C'est une tradition pour la DUC, une librairie de Louvain-la-Neuve qui vend aux étudiants de l'UCL leurs supports de cours, du livre théorique au syllabus écrit par leur professeur. Régulièrement, le magasin organise des rencontres informelles entre les auteurs scientifiques et leur public. Les domaines de discussions vont de la géopolitique aux questions de société, en passant par l'environnement... Et, dans le cas présent, c'est bien ce dernier sujet qui fâche.

Ainsi, une rencontre était prévue le 13 février avec István Markó, professeur (climato-sceptique) de chimie à l'UCL et co-auteur de "Climat: 15 vérités qui dérangent" (Texquiss Essais).
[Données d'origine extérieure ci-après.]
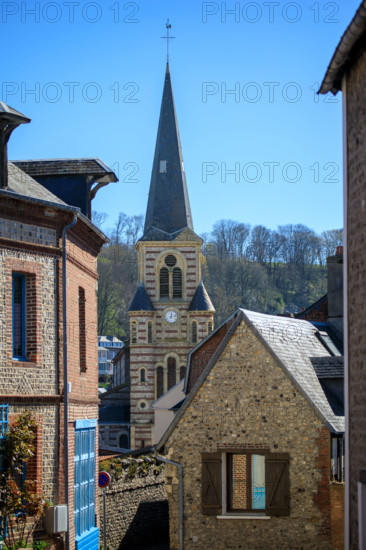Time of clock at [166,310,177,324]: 12:13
Une semaine avant le jour J, la DUC publie sur sa page Facebook ce très laconique : "Il apparaît que pour cet événement, l’ampleur de la polémique nous empêche de l’organiser sereinement, ne fût-ce que sur le plan matériel."

"Comme si vous invitiez Dieudonné"

Mais, à bien y vérifier, le nombre de chaises disponibles ou la qualité du "drink" final semblent assez peu en cause. En coulisses, on évoque des pressions d'autres professeurs de l'alma mater. Ceux-ci, mécontents des théories mettant en doute le réchauffement climatique avancées par leur collègue, ont fortement encouragé la DUC à annuler la soirée. Alors, l'université, qui préfère mettre en avant sa "marque" Jean-Pascal van Ypersele, climatologue couronné avec Al Gore et le GIEC du prix Nobel de la paix en 2007, aurait-elle une brebis galeuse en son sein?
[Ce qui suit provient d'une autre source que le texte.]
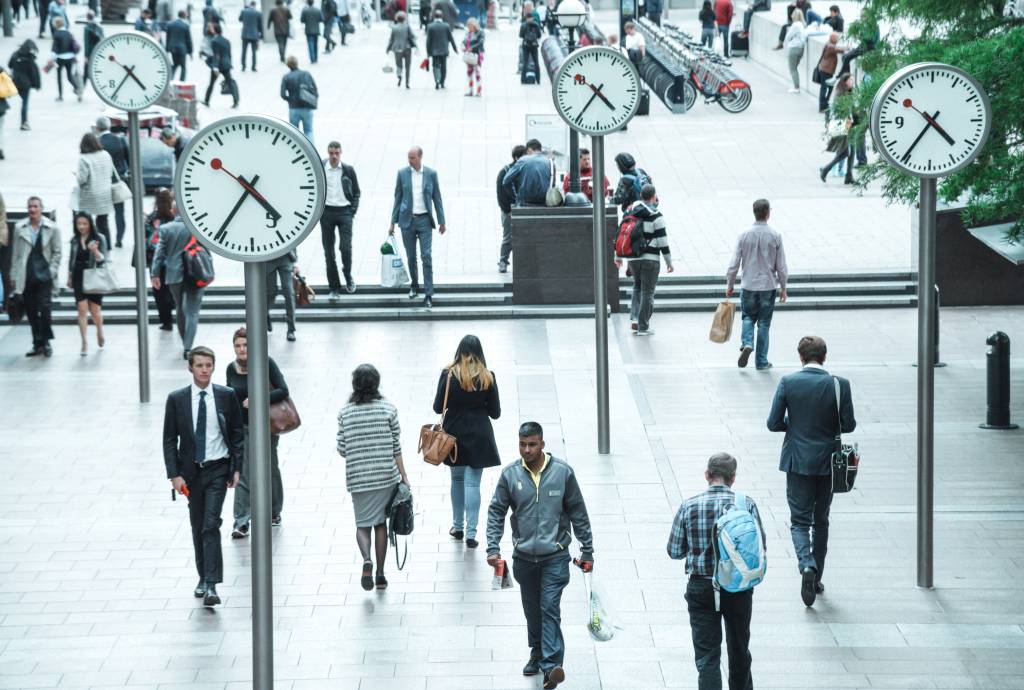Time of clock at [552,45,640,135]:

"Pas un instant on a imaginé une levée de boucliers", s'étonne Geoffrey Wolters, directeur de la DUC contacté par LaLibre.be. "Les attaques allaient dans un sens très dogmatique, sur le mode 'Comment peut-on donner la parole à quelqu'un qui profère des thèses pareilles?'. On nous a même dit 'C'est comme si vous invitiez Dieudonné'!" Un peu dépassé par les événements, le staff de la librairie laisse tomber. "On a mis les pieds dans quelque chose pour quoi on n'était pas taillés", déplore M. Wolters.
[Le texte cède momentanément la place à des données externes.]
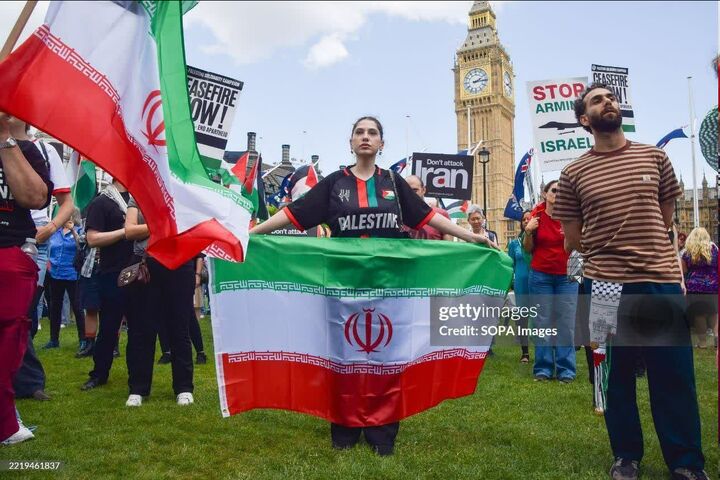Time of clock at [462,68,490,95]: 2:14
Quant au principal intéressé, il regrette cette "loi du silence climatique" qu'on lui impose. Si István Markó dit ignorer qui se cache derrière l'annulation, il précise quand même à LaLibre.be que "d'un point de vue scientifique, cette absence de débat est grave." Et d'ajouter qu'"avoir fait pression sur la DUC, c'est honteux! Je suis étonné, pour ne pas dire plus, qu'on en arrive à interdire un débat sur un sujet scientifique où le politique a pris le dessus."

Du côté de l'université, le recteur Bruno Delvaux rappelle qu'"on ne fait pas de pression sur les académiques". En vertu de la sacro-sainte liberté académique, la vénérable institution n'a pas à empêcher ce "brillant professeur de chimie" de parler. "Cette liberté académique est une valeur essentielle reconnue par la Cour constitutionnelle de Belgique et par la charte européenne des Droits de l'Homme", poursuit Bruno Delvaux. Mais cela ne dispense pas d'un autre élément essentiel: l'évaluation des résultats par les pairs. "A ma connaissance, les hypothèses sur le climat de M. Markó ne font pas l'objet d'une telle évaluation. C'est un débat scientifique dans lequel les autorités académiques n'ont pas à intervenir."

"Méthodes moyen-âgeuses"

M. Markó enseigne depuis plusieurs années la chimie à de larges auditoires d'étudiants en première année de bac. Là, cela ne semble pas poser de problème... ou presque. "Je ne parle pas de mes théories pendants mes cours", nous explique-t-il. "Sauf quand j'aborde la chimie organique et que j'évoque le dioxyde de carbone qui est la source de toute vie sur Terre." En 2012 pourtant, une pétition de professeurs avait attiré l'attention des autorités académiques sur des propos de M. Markó "dénigrant [leur] travail dans les médias et devant des assemblées officielles."

Dans ce contexte, c'est tout juste si le professeur honni ne se considère pas lui-même comme un nouveau Galilée. Ah, ce satané Soleil qui tourne on ne sait plus trop dans quel sens et réchauffe (ou pas) à tout-va! Celui qui voit dans le silence qu'on lui impose "des méthodes moyen-âgeuses" maintient, un sourire dans la voix: "Ça fait 17 ans et demi que la température globale de la Terre n'a pas bougé. Pour mes détracteurs, c'est une gifle..." Une affirmation pourtant contredite formellement par la NASA et par la plupart des experts en climat. L'agence spatiale américaine publiait récemment une carte animée au constat sans appel: depuis les années quatre-vingt, la température de la planète bleue ne cesse d'augmenter avec les conséquences dommageables que l'on sait (plus d'informations en cliquant ici).